Harvest Night

by Steven Rose, Jr.

(owned, written, and copyrighted by Steven Rose, Jr., used by permission)

I was very near to being a prize winning poet until I found out what my true roots were. Just a little before I discovered them, I was drinking a Brazilian rum-and-Coke in the old University Café in Woodvale. It was an ancient place that had been there since before I was born. My grandparents told me that it sprung up on, what was once, farm land.
Everything inside that café seemed to be decaying. The walls were stained with gray patches from smoke that had steamed out of the kitchen, and the pale green paint was peeling; the building was really depressing. However, it was more depressing for me because it always reminded me of the times that I had gone in there with my parents when I was a little kid.

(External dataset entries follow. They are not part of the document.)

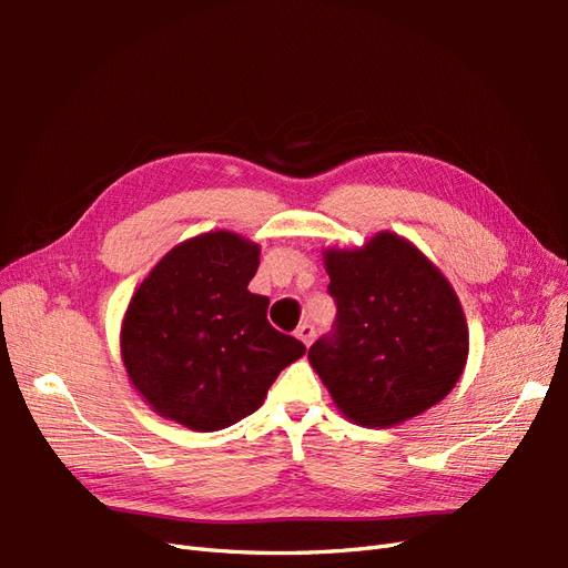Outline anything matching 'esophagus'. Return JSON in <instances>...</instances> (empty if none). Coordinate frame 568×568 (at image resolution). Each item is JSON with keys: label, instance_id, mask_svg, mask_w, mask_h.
Returning <instances> with one entry per match:
<instances>
[{"label": "esophagus", "instance_id": "esophagus-1", "mask_svg": "<svg viewBox=\"0 0 568 568\" xmlns=\"http://www.w3.org/2000/svg\"><path fill=\"white\" fill-rule=\"evenodd\" d=\"M296 336L305 343V346H311V343L315 341V336H317V332H315V326L311 324V322H303L298 329H296Z\"/></svg>", "mask_w": 568, "mask_h": 568}]
</instances>
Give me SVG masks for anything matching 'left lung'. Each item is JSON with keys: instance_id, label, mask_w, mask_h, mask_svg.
<instances>
[{"instance_id": "left-lung-1", "label": "left lung", "mask_w": 568, "mask_h": 568, "mask_svg": "<svg viewBox=\"0 0 568 568\" xmlns=\"http://www.w3.org/2000/svg\"><path fill=\"white\" fill-rule=\"evenodd\" d=\"M334 329L307 357L336 407L363 426H393L440 403L467 363L469 332L448 280L405 239L326 251Z\"/></svg>"}]
</instances>
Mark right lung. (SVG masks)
Listing matches in <instances>:
<instances>
[{"instance_id": "right-lung-1", "label": "right lung", "mask_w": 568, "mask_h": 568, "mask_svg": "<svg viewBox=\"0 0 568 568\" xmlns=\"http://www.w3.org/2000/svg\"><path fill=\"white\" fill-rule=\"evenodd\" d=\"M261 248L232 232L175 246L134 291L120 353L130 382L161 417L194 432L227 428L263 405L305 346L274 329L270 298L248 282Z\"/></svg>"}]
</instances>
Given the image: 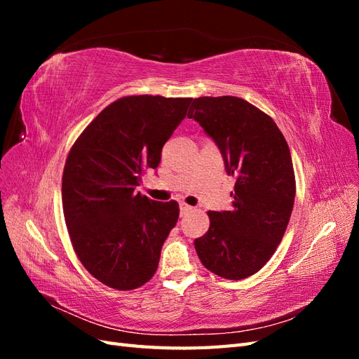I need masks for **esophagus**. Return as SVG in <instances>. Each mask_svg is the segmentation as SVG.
<instances>
[{
    "label": "esophagus",
    "instance_id": "34e87169",
    "mask_svg": "<svg viewBox=\"0 0 359 359\" xmlns=\"http://www.w3.org/2000/svg\"><path fill=\"white\" fill-rule=\"evenodd\" d=\"M193 208H191V206L190 205H187V203H181L180 205V212H181V217L182 215H186L187 212H190Z\"/></svg>",
    "mask_w": 359,
    "mask_h": 359
}]
</instances>
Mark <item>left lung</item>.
Segmentation results:
<instances>
[{
  "label": "left lung",
  "instance_id": "left-lung-1",
  "mask_svg": "<svg viewBox=\"0 0 359 359\" xmlns=\"http://www.w3.org/2000/svg\"><path fill=\"white\" fill-rule=\"evenodd\" d=\"M189 118L219 147L235 178L231 211H210V229L194 240L206 269L227 280L256 274L283 238L295 201L285 136L273 118L232 95L194 99Z\"/></svg>",
  "mask_w": 359,
  "mask_h": 359
}]
</instances>
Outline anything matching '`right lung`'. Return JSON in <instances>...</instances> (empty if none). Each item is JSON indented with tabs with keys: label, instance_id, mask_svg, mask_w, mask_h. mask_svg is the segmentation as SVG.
<instances>
[{
	"label": "right lung",
	"instance_id": "right-lung-1",
	"mask_svg": "<svg viewBox=\"0 0 359 359\" xmlns=\"http://www.w3.org/2000/svg\"><path fill=\"white\" fill-rule=\"evenodd\" d=\"M193 99L123 97L95 116L72 147L62 173V210L76 255L103 285L130 290L156 274L177 224L175 201L136 191L147 169L187 115Z\"/></svg>",
	"mask_w": 359,
	"mask_h": 359
}]
</instances>
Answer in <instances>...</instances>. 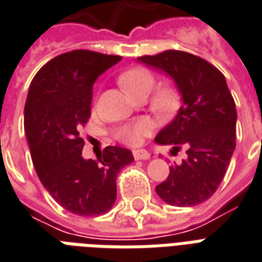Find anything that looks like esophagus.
<instances>
[{
  "label": "esophagus",
  "instance_id": "obj_1",
  "mask_svg": "<svg viewBox=\"0 0 262 262\" xmlns=\"http://www.w3.org/2000/svg\"><path fill=\"white\" fill-rule=\"evenodd\" d=\"M133 156L135 160H147L150 155L146 152V150H142V149H138V150H133Z\"/></svg>",
  "mask_w": 262,
  "mask_h": 262
}]
</instances>
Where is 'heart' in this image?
Instances as JSON below:
<instances>
[{
    "instance_id": "obj_1",
    "label": "heart",
    "mask_w": 262,
    "mask_h": 262,
    "mask_svg": "<svg viewBox=\"0 0 262 262\" xmlns=\"http://www.w3.org/2000/svg\"><path fill=\"white\" fill-rule=\"evenodd\" d=\"M119 82L129 95L134 96L135 99H141V98H146L155 88L156 77L149 69L135 66L121 73L119 76ZM178 105H180V92L176 86L170 84L159 85L150 96V107L157 115H171L172 112H176ZM150 133H152L150 121L139 119L119 125L113 131V137L124 145L138 146Z\"/></svg>"
}]
</instances>
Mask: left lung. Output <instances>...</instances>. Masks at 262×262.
<instances>
[{
	"label": "left lung",
	"mask_w": 262,
	"mask_h": 262,
	"mask_svg": "<svg viewBox=\"0 0 262 262\" xmlns=\"http://www.w3.org/2000/svg\"><path fill=\"white\" fill-rule=\"evenodd\" d=\"M139 60L168 73L182 95L178 115L156 142L172 145V153L185 147L188 157L170 167L157 194L177 207L203 203L224 180L236 146L237 115L225 77L206 59L185 51L168 49Z\"/></svg>",
	"instance_id": "left-lung-1"
}]
</instances>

They had moved back to Mexico to start a business and I had no friends to hang out with in the café. My friends had already ripened into serious relationships and careers, but I was still toiling away in the dry soil of my talent in trying to establish myself as a winning poet. I put more of my time into writing poetry than anything else. I think that's why I never made it to those aspects of life that I call the tropical islands of Romance and Love, like my friends did. I had very little time for social activities, so I went to hang out at the café every evening after my classes. I always hoped that I would meet a very inspiring girl there.
I did.
It was the end of the day. The sun was falling below the horizon, burning the sky in gold all around it. I too was falling and burning away like the sun. Towards the end of the previous semester, a girl I really liked from my poetry writing class turned me down after I asked her out. We had been close friends for a whole year and she had never revealed to me, until that day, that she was married. What was, for a whole year, the ripe green pasture of hope had burned to nothing. She had been the sixth girl in one year whom I asked out who had no romantic interests in me.

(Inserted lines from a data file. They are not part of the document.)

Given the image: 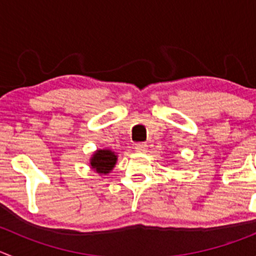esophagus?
I'll return each mask as SVG.
<instances>
[{"mask_svg": "<svg viewBox=\"0 0 256 256\" xmlns=\"http://www.w3.org/2000/svg\"><path fill=\"white\" fill-rule=\"evenodd\" d=\"M135 150L138 151V152H146V150H148V145H146L145 142H138L135 144Z\"/></svg>", "mask_w": 256, "mask_h": 256, "instance_id": "1", "label": "esophagus"}]
</instances>
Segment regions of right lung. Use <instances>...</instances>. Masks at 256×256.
I'll use <instances>...</instances> for the list:
<instances>
[{"label": "right lung", "instance_id": "right-lung-1", "mask_svg": "<svg viewBox=\"0 0 256 256\" xmlns=\"http://www.w3.org/2000/svg\"><path fill=\"white\" fill-rule=\"evenodd\" d=\"M118 155L108 148L98 150L90 158L91 168L98 174H108L116 165Z\"/></svg>", "mask_w": 256, "mask_h": 256}]
</instances>
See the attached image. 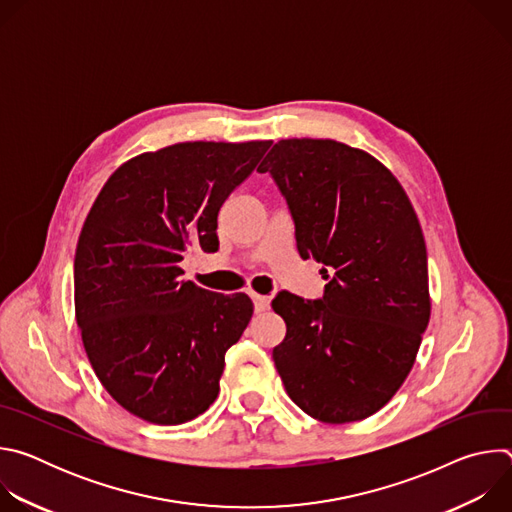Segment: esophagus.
I'll return each instance as SVG.
<instances>
[{
    "label": "esophagus",
    "instance_id": "esophagus-1",
    "mask_svg": "<svg viewBox=\"0 0 512 512\" xmlns=\"http://www.w3.org/2000/svg\"><path fill=\"white\" fill-rule=\"evenodd\" d=\"M253 304H255V312H265V310H269V306H271V298H269V296H259V294H255V296H253Z\"/></svg>",
    "mask_w": 512,
    "mask_h": 512
}]
</instances>
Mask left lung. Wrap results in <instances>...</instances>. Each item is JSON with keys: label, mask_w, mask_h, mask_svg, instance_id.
<instances>
[{"label": "left lung", "mask_w": 512, "mask_h": 512, "mask_svg": "<svg viewBox=\"0 0 512 512\" xmlns=\"http://www.w3.org/2000/svg\"><path fill=\"white\" fill-rule=\"evenodd\" d=\"M269 172L296 223L302 259L326 273L324 298L281 294L277 373L304 413L324 423L367 419L407 379L431 300L427 251L399 180L377 158L334 139H281Z\"/></svg>", "instance_id": "1"}]
</instances>
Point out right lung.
<instances>
[{
    "instance_id": "obj_1",
    "label": "right lung",
    "mask_w": 512,
    "mask_h": 512,
    "mask_svg": "<svg viewBox=\"0 0 512 512\" xmlns=\"http://www.w3.org/2000/svg\"><path fill=\"white\" fill-rule=\"evenodd\" d=\"M271 141H184L121 164L75 255V314L107 393L156 425L186 423L221 391L227 350L253 316L247 294L182 279L190 247L218 249L216 218Z\"/></svg>"
}]
</instances>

I was trying to write a poem about this, but I was so damned down that my mind was dried up and blacked out of all poetic energy. I was hoping a Brazilian rum-and-Coke would fire my creativity back up. I was drinking my sixth one.
Just as I was finishing it, a girl shoved through the double doors of the café. Her appearance was dark. She looked like one of those Mestiza Mexican girls except her skin was a very pale brown. (This might've of been because she was wearing a lot of make-up.) It nearly looked white against her raven black hair and her black clothes. A pair of black frame cat eye glasses masked over her Asiatic eyes and a charcoal red lipstick was painted over her thick lips. In relation to that, she wore gray eye shadow. Her hair was strait and it veiled past her shoulders a little. Across the crown she wore a pale green headband. She had on a pair of bell bottoms and a long coat that looked like a cape because it was unbuttoned.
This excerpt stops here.